> _Description of the task_
In the rows, copy the stretch from the line containing "At what distance" through the line containing "18.5 meters", swapping "camera" for "viewer" and changing nothing else.

__________

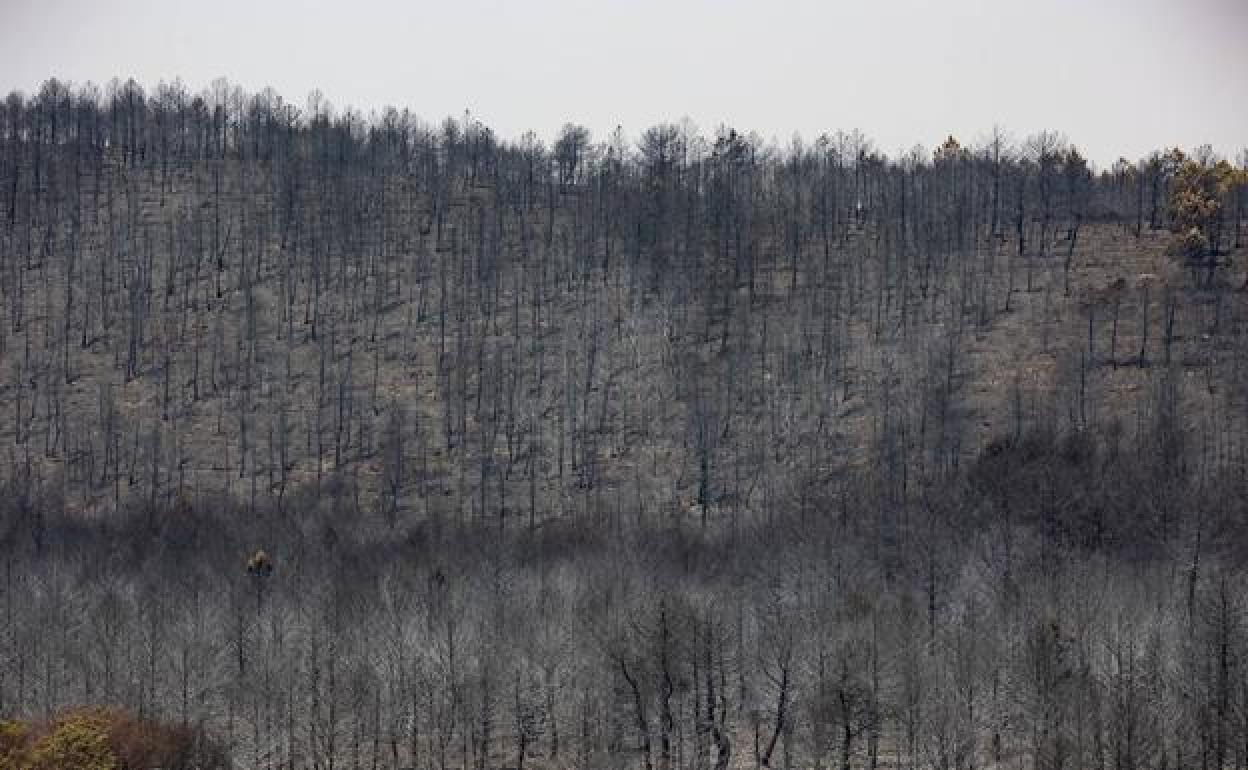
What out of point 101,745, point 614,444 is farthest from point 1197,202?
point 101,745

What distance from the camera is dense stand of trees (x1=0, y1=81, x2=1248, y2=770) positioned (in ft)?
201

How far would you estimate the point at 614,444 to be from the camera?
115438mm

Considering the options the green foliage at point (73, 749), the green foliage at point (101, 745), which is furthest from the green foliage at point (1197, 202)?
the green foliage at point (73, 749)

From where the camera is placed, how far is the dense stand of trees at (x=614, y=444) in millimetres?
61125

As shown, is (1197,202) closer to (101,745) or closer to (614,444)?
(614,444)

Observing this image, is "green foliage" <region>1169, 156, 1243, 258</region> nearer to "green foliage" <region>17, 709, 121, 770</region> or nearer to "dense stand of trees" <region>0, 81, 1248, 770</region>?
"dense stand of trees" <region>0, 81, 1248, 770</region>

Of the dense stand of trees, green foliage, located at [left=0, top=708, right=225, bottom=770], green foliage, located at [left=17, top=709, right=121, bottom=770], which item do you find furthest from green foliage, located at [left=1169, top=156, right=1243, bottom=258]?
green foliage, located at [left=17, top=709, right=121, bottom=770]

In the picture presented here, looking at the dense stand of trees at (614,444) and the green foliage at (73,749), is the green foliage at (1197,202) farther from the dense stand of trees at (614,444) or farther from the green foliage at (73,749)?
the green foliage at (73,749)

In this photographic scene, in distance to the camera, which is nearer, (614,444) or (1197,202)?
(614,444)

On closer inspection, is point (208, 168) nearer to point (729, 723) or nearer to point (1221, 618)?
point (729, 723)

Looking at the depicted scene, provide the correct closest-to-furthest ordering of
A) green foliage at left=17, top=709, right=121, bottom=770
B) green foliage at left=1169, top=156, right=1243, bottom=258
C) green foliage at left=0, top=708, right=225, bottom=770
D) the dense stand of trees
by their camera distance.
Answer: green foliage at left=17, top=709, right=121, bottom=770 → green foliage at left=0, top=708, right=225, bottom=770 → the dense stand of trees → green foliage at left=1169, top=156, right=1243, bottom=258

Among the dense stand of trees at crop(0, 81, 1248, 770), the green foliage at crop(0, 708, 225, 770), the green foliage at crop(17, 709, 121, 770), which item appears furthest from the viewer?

__________

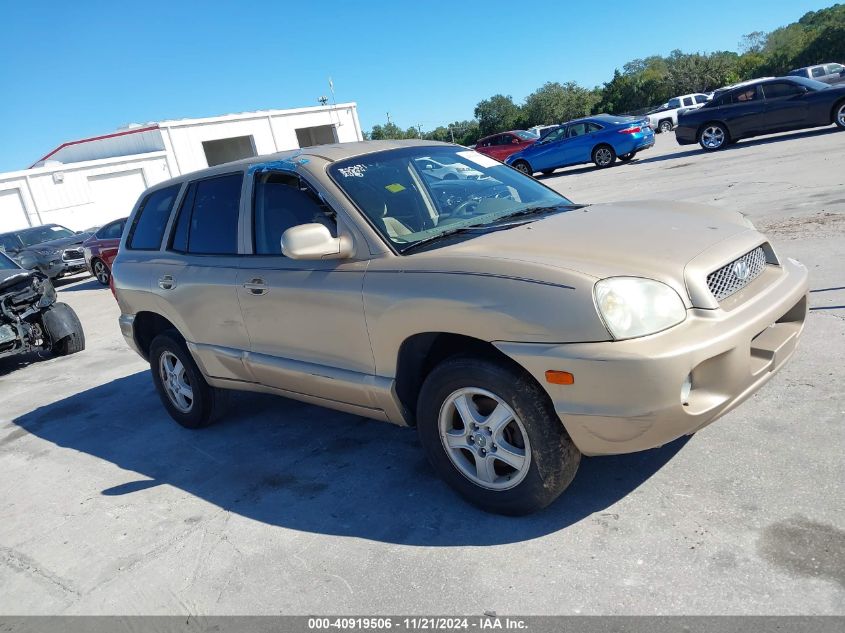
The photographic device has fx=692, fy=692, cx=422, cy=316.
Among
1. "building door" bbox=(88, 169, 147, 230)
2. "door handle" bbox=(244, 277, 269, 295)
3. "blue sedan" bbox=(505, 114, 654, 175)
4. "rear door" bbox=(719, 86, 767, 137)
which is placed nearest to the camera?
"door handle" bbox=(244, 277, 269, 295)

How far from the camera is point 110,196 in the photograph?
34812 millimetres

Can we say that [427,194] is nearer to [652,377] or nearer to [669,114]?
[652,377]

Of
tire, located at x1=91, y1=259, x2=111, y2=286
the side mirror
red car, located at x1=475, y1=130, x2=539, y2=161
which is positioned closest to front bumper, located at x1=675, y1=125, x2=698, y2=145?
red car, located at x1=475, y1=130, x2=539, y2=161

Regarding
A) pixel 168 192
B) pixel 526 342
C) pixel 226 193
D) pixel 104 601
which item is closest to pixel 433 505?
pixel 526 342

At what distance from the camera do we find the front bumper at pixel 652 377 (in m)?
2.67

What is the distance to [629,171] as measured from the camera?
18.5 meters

__________

> _Answer for the task_
At what distance from the viewer do we find the front bumper at pixel 652 377 (in m)?
2.67

What is the distance to [629,171] as measured from the viewer?
18.5 meters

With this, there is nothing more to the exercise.